### Rename Data Frame Columns


In [2]:
def guess_column_names(columnname):
    ''' An attempt to standardize and rename column headers for manipulation later.
        Input: column name (String)
        Output: Corrected name (String)
    '''
    from fuzzywuzzy import fuzz
    from fuzzywuzzy import process 
    
    #list of possible "correct" column headers 
    correct_headers = ['First Name', 'Last Name','Fullname','Student Name','Job Title', 'Title','ID',
                       'Institution','School','Company','Company Name1','Company Name2','Organization Name','Department','Division',
                       'Email Address','Street Address','Street 1','Dorm Address 1','Dorm Address 2','Dorm Address 3',
                       'Dorm Address 4','Address 1','Street 2','Address 2','Address','Street 3','Address 3','Street 4','Address 4',
                       'Work Street 1','Work Street 2','Work Street 2','Work Street 3','Work Street 4',
                       'Zipcode','Home Zipcode','Work_City','Dorm Postalplus4','HOME_FOREIGN_CITYZIP','WORK_FOREIGN_CITYZIP','Work_State','Work_Country',
                       'Postal','City','County','State','Country']
    
    # if column is exact match return name
    if columnname in correct_headers:  # might want to make this a dict for O(1) lookups
        return columnname#, 100
    
    # if column name is longer than 20 characters, return best quess based on last 15 characters
    if len(columnname) > 20:
        new_name, score = process.extractOne(columnname[-15:], correct_headers) 
        return new_name#, score
    
    # for all others, 
    else:
        new_name, score = process.extractOne(columnname, correct_headers)
        
    #if score > 80, return new_name 
    if score < 80:
        # returns orginal name if match is bad
        return columnname#, score
    else:
        return new_name#, score

In [3]:
def unique_columns(df_columns):
    ''' Columns with same name get numbered to avoid duplication
        Input: list of columns
        Output: list of columns with appended numbers 
    '''
    
    seen = set()
    for col in df_columns:
        append = 1 
        newitem = col

        while newitem in seen:
            append += 1
            newitem = "{} {}".format(col, append)

        yield newitem
        seen.add(newitem)

In [28]:
def drop_columns(df):
    ''' Columns of the dataframe are dropped if they are not in the list below '''
    
    # If names don't match this list drop them from dataframe
    headers = ['First Name','Last Name','Fullname','Title',
               'Company','Department',
               'Address 1','Address 2',
               'City','State','Zipcode','Country']
    
    cols = [col for col in df.columns if col not in headers]
    #print cols
    df.drop(cols, axis=1, inplace=True)
    #print 'Drop: ',df.columns
    return df

In [5]:
# reorder columns
def reorder_columns(dataframe, seq):
    '''Takes a dataframe and a sequence of columns names,
       returns dataframe with seq as first columns.
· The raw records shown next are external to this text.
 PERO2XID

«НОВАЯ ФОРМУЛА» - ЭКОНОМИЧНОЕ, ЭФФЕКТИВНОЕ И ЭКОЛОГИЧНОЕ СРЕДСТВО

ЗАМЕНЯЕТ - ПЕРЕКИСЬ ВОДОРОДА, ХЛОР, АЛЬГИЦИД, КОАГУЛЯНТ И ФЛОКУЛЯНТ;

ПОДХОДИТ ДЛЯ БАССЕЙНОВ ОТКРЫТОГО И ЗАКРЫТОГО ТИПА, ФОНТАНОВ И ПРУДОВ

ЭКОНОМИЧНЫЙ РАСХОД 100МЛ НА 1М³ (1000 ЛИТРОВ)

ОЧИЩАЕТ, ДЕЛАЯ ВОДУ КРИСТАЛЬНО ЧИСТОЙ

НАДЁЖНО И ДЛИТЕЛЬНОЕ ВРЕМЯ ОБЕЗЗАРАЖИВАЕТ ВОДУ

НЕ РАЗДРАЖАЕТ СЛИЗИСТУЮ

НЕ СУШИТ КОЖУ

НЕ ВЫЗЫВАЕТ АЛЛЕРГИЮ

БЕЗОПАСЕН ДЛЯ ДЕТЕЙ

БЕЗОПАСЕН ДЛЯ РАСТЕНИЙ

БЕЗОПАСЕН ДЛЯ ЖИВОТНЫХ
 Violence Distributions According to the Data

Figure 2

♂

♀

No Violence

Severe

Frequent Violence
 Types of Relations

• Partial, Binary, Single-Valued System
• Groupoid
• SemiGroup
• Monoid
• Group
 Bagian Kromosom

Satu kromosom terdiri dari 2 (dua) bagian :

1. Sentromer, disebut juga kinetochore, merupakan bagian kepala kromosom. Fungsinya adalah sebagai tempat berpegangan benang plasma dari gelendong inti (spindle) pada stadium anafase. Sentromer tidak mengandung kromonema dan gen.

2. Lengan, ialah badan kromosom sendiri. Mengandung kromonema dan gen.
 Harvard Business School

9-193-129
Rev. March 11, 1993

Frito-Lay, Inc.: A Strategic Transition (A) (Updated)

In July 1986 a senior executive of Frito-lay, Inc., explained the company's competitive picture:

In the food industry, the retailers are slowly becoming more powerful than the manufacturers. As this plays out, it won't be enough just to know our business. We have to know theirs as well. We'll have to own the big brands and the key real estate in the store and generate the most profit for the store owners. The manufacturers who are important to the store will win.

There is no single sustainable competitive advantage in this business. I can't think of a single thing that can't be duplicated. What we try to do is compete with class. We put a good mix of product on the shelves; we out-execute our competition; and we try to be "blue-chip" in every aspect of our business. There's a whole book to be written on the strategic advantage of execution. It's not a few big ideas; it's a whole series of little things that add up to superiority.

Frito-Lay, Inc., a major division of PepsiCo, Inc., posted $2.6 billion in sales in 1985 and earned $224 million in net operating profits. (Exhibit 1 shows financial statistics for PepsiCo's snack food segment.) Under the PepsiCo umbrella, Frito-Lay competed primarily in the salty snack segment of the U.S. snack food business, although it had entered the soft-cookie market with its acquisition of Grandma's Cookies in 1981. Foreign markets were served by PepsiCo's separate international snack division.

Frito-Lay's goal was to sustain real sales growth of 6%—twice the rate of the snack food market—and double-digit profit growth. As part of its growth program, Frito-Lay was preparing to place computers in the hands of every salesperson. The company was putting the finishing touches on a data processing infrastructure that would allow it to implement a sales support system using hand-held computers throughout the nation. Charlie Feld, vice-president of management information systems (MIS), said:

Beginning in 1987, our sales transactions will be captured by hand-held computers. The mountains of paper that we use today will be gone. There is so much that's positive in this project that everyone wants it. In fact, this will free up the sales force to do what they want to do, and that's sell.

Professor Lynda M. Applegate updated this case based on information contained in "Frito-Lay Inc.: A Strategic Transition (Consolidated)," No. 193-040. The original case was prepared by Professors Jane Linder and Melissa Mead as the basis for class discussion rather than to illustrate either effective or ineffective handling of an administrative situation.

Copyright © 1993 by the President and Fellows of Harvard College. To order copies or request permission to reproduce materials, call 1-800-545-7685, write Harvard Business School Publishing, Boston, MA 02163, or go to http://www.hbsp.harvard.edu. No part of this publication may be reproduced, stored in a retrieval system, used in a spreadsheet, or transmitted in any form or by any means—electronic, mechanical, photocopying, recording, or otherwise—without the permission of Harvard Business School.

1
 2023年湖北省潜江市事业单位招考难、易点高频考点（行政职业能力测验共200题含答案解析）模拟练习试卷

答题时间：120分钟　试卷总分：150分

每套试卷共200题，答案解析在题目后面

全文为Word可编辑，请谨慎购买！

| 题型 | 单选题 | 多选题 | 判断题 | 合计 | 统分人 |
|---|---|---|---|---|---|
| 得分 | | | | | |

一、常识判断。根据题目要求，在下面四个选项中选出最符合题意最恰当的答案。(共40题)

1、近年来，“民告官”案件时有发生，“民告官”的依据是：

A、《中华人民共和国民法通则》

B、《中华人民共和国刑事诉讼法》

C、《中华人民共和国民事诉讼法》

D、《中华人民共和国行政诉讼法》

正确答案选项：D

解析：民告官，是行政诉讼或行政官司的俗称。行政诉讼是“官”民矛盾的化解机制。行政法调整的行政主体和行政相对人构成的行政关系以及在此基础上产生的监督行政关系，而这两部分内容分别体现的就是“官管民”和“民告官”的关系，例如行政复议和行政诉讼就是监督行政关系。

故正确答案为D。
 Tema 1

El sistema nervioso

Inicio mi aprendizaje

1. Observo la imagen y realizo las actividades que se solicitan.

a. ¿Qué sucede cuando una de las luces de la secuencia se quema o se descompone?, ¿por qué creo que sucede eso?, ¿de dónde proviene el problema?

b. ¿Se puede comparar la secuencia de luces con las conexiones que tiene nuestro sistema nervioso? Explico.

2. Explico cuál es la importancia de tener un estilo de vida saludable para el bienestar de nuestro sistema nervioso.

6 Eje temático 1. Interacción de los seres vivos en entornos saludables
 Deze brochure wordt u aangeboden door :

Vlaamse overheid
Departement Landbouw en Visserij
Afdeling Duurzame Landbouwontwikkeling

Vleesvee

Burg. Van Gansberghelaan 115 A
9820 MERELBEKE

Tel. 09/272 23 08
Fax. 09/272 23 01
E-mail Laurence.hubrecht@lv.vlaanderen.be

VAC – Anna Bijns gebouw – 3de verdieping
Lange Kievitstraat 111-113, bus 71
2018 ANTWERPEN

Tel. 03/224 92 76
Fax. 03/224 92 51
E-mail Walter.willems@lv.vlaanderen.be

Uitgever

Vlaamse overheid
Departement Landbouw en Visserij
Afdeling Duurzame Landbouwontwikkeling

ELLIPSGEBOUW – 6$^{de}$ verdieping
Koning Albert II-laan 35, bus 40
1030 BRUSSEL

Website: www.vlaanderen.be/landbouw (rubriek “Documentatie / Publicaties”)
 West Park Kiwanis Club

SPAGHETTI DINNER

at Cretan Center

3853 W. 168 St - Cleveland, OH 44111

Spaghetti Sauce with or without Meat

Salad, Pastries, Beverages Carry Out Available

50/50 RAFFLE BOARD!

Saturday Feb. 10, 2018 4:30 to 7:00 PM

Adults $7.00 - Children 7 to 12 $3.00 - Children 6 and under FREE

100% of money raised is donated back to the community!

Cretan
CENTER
If seq contains columns 
       that aren't in the dataframe then the columns are created with Nan values. 
    '''
    import numpy as np
    cols = seq[:]
    for x in dataframe.columns:
        if x not in cols:
             cols.append(x)
            
    for x in cols:
        if x not in dataframe.columns: #If column from seq is not in df, 
            dataframe[x]= np.nan       #create a new column filled with Nan
    
    return dataframe[cols]

In [35]:
def renameCol(df):
    
    import pandas as pd
    
    # List of New "corrected" column names
    new_col = [guess_column_names(col) for col in df.columns]
    
    #Set df columns equal to "corrected" columns 
    df.columns = new_col
    #print 'Corrected: ',df.columns
    
    # Rename Columns 
    df.rename(columns={'School':'Department',
                       'Institution':'Company',
                       'Organization':'Company',
                       'Organization Name':'Company',
                       'Street Address':'Street 1',
                       'Division':'Department',
                       'Postal':'Zipcode',
                       'Zip':'Zipcode',
                       'Home Zipcode':'Zipcode',
                       'Street 1':'Address 1',
                       'Street 2':'Address 2',
                       'Street 3':'Address 3',
                       'PERSON_NAME':'Fullname',
                       'Student Name':'Fullname'  #???
                       
                      }, inplace=True)
        
    #print 'Rename: ',df.columns
    
    #Call name split here
    
    
    
    # Create unique versions of Columns to avoid issues with pandas 
    df.columns = list(unique_columns(df.columns))
    #print 'Unique: ',df.columns
    
    # Drop columns not needed 
    df = drop_columns(df)
    #print 'Drop: ',df.columns
    
    # Reorder Columns in df 
    df = reorder_columns(df,['First Name','Last Name','Fullname','Title','Company','Department','Address 1','Address 2','City','State','Zipcode','Country'])
    #print 'Reorder: ', df.columns
    
    return df

In [36]:
# Import data to dataframe for testing 
import pandas as pd
df = pd.read_excel('data/2159StudentsAddFERPAisN.XLSX')
df1 = pd.read_excel('data/Business and Deans combined list 10-09-2015.xlsx')

In [39]:
#
df = renameCol(df)
df1 = renameCol(df1)

In [45]:
# Concate each dataframe 
results = pd.concat([df,df1])